Of course, Lindsey wanted to pass it. She didn’t go to school for three years just to fail to practice. She just wasn’t worried about it. So it had been her idea to set a timeline on studying, to burn their practice books 24 hours before they took the bar, giving them all no other choice but to sleep and eat and calm the fuck down, Gerard.

“Well,” Lindsey said, yawning, “I think I’m done.” She looked at the clock on the wall, the cheap plastic chipped around the edges. “It’s five am. We agreed to stop at seven. I’m going to sleep.”

She handed her book over to Gerard, who looked scandalized at the very idea of losing the last of the studying time.

Lindsey smiled at him and Jamia sitting next to each other on the floor, at their rumpled clothing and crumpled mountain of coffee cups and nicotine-stained fingernails.

Later, she would blame the exhaustion and the stress, but at that moment, she was really just done with it all - with studying, with wondering, with waiting.

She leaned over and quickly pressed her lips against Jamia’s, flicking her tongue against the seam of Jamia’s mouth to make sure there was no confusion to her intent.

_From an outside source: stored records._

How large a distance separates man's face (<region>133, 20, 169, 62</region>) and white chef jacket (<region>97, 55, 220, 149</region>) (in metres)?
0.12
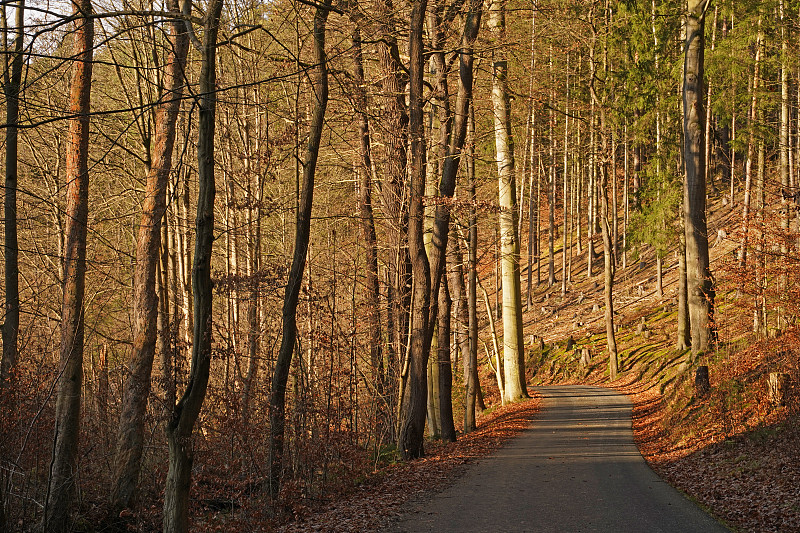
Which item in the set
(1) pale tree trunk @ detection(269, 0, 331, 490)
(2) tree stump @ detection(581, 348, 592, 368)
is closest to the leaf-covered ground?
(1) pale tree trunk @ detection(269, 0, 331, 490)

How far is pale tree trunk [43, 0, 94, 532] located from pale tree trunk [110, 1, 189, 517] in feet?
2.99

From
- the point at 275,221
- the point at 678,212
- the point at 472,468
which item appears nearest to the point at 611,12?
the point at 678,212

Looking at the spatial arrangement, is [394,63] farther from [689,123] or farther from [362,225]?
[689,123]

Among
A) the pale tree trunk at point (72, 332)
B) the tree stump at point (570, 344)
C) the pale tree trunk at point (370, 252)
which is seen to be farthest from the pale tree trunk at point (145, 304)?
the tree stump at point (570, 344)

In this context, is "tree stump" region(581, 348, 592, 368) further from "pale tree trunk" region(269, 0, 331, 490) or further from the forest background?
"pale tree trunk" region(269, 0, 331, 490)

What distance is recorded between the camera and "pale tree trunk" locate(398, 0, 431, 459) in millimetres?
12320

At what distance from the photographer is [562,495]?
29.9 feet

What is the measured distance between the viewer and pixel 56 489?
882 cm

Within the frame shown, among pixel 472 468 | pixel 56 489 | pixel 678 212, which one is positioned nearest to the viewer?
pixel 56 489

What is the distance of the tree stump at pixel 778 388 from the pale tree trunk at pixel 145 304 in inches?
404

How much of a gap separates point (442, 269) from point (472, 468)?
3.90 meters

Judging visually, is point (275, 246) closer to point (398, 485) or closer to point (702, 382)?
point (398, 485)

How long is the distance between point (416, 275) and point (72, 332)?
19.5 ft

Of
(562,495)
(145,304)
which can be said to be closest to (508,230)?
(562,495)
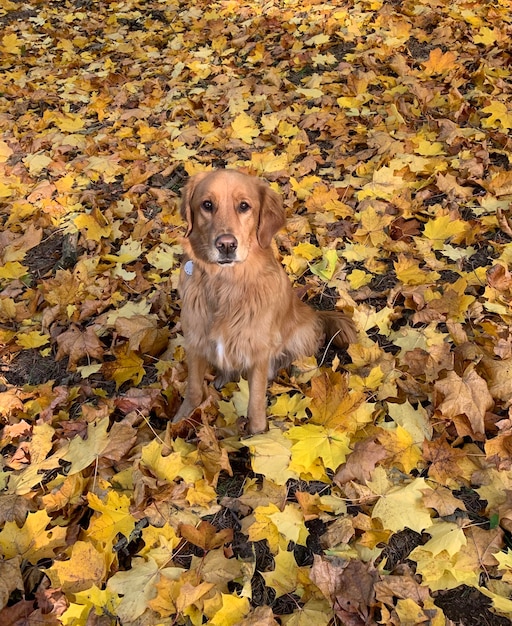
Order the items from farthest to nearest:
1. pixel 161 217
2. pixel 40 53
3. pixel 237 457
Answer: pixel 40 53
pixel 161 217
pixel 237 457

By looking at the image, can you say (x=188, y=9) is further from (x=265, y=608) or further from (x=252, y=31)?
(x=265, y=608)

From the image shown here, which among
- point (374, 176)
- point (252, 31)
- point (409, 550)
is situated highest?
point (252, 31)

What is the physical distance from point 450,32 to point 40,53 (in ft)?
18.4

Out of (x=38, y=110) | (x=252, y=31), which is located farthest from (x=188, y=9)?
(x=38, y=110)

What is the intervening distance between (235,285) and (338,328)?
78cm

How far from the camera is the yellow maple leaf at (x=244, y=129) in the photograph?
192 inches

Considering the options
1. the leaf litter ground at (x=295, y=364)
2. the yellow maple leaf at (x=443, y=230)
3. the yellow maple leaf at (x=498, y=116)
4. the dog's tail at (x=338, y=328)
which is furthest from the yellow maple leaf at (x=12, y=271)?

She heard Gerard’s breath huff out and, before he could move or freak out or leave, Lindsey turned her head just a little to the left and nipped at his bottom lip.

She leaned back. They both looked … well, pretty much the same, except for their matching, huge eyes.

“What …?” Gerard started.

“Linds …” Jamia trailed off.

Lindsey grinned. She wanted to make it inviting, predatory, but she knew it probably just looked satisfied.

Fuck it, she was satisfied.

“I’m going to bed,” she said, turning toward her bedroom. “You two can study more or you can come with.”

She meant for that to be an invitation for more than sleep. As it turned out, the three of them had no more gotten into her room - Gerard fidgeting, Jamia’s shoulders set, Lindsey smiling - than they all fell promptly to sleep.

They made up for lost time later, though.

*

Lindsey’s life was going to be simple. She’d be an artist or a musician, living in a loft with a boyfriend or a girlfriend, living a life that makes sense.

So it was more than a little weird on the day she passed the bar, when she felt Gerard’s arm around her waist and Jamia’s lips on her neck.

It wasn’t in the plan. But it was good.

Maybe she was better at living than planning, anyway.